Just caught up reading posts. I think the Okie thread is picking up speed again. We're having PT conferences this week. It's hard to believe we've had kids in the classroom over four weeks.

My capons are growing fast. They love fermented grain, and the grasshoppers are still thick in the grass, so I expect them to continue to fill out this fall. Thanksgiving and Christmas will be my target dates to sell the largest groups. Chase, if you're lurking, there will be three plucked and bagged for you : ) for helping me fill my brooder.
 
We have spent four hours last night in the dark looking for a first calf heifer that's was having a lengthy delivery. She kept running back to her chosen spot or into the pond or hid in a brush pile when we tried to move her to the barn lot where we had equipment to pull the calf. She was showing a lot of blood and we knew we had to get her up and try to help her. At 11:30 pm we finally got her to follow the other cows from the back forty thru the gate and then up to the barn...or so we thought. In the dark we lost her in the Johnson grass along the way. We searched both forty acre sections with two vehicles but she was too well hid. At 1 am, we called off the search until daylight.
This morning, we searched the back forty, thinking she had to have returned to her chosen spot. When we didn't find her there, we searched the front forty. We just knew she had either bled out or had a dead calf that she could not deliver and we would have to load her out to the vet. Well, Lo and behold! we found her and her calf nestled down in a huge section of very tall Johnson grass...both just fine and the calf had suckled and was still a little damp. We have checked on them several times today and both are doing great.

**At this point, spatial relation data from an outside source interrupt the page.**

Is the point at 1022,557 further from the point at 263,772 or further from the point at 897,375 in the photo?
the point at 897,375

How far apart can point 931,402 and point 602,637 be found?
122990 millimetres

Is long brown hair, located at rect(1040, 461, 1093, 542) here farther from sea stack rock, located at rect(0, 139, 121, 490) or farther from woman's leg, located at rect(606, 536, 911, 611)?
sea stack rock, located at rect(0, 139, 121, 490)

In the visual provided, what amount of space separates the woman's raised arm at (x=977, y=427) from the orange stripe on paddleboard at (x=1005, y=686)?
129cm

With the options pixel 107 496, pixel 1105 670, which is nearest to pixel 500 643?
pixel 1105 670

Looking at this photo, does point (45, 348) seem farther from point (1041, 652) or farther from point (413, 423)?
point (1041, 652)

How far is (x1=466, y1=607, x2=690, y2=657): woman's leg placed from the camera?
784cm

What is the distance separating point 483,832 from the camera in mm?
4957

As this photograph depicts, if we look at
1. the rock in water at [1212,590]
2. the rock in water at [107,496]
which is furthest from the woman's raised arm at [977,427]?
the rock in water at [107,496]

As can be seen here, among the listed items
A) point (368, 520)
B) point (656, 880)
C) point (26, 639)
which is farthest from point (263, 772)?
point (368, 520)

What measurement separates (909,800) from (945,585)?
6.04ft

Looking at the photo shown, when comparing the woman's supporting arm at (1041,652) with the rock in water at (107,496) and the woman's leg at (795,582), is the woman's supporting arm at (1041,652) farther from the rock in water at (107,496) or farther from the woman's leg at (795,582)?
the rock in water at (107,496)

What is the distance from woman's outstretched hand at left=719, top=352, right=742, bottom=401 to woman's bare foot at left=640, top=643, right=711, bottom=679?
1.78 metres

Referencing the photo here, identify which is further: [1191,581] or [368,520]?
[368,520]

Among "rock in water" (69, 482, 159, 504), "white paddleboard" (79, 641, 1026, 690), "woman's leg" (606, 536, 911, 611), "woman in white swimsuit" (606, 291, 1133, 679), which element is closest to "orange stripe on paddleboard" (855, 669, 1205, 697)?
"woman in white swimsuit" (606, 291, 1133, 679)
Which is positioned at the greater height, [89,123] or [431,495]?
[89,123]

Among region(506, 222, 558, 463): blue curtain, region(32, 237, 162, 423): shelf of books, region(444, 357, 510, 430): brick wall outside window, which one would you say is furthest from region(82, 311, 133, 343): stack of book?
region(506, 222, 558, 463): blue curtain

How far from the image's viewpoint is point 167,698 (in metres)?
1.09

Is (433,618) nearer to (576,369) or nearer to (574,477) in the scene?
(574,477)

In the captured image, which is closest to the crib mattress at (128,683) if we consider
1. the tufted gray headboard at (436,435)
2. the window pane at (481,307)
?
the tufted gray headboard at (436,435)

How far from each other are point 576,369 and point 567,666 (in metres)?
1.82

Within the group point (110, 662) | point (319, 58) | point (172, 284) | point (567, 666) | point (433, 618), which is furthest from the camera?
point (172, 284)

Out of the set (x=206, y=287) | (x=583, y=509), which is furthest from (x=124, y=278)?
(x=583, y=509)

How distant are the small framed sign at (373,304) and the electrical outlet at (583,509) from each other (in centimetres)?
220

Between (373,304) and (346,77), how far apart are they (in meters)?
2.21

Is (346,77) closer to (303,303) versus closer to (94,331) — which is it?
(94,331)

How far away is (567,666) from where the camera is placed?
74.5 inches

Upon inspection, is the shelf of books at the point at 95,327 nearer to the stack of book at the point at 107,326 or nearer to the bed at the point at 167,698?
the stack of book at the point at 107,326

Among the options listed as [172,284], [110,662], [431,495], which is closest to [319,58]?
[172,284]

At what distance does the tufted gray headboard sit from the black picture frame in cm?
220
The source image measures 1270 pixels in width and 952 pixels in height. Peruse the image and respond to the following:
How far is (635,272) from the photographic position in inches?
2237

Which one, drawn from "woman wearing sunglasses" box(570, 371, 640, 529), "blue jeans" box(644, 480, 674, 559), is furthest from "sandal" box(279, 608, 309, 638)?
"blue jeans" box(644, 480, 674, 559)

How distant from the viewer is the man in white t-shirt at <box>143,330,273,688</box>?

Chicks and mommas are doing great also. Have six hens broody but only two are sitting on eggs. The grasshoppers brigade has expended their extermination to the front and side yards as well as the livestock lot in front of the barn and the front forty to the south of the house and the hay lot to the east....we still have huge grasshoppers! Thousands of them!

Worked a bit in the garden today and then mowed around the boxes. Looks a whole lot cleaner. the boys have been moving hay from a pasture they cut in Prague and from pastures a friend has cut. With the drought still on-going, we are buying hay to be ahead for a while. We fed over 600 bale last winter and will need at least that again.

So very glad to hear about the 'new' pair! We had a cow deliver about a month early ... I had taken her in thinking there was an issue only to find that she had already delivered (like a day or two earlier). We looked for hours for something, anything.... Never did find the calf or remnants. I know in my heart that cows can be depressed. Poor thing...
 
I'm going to process 4 of the slips tomorrow. I've never done 4 at one time, and I am going to try and pluck since they are all NN instead of skinning. The new crew are growing up it will just be another 2 ish weeks I think and they will be ready to caponize, I'm going to try them younger this time and hopefully get both "jewels" w/ one cut.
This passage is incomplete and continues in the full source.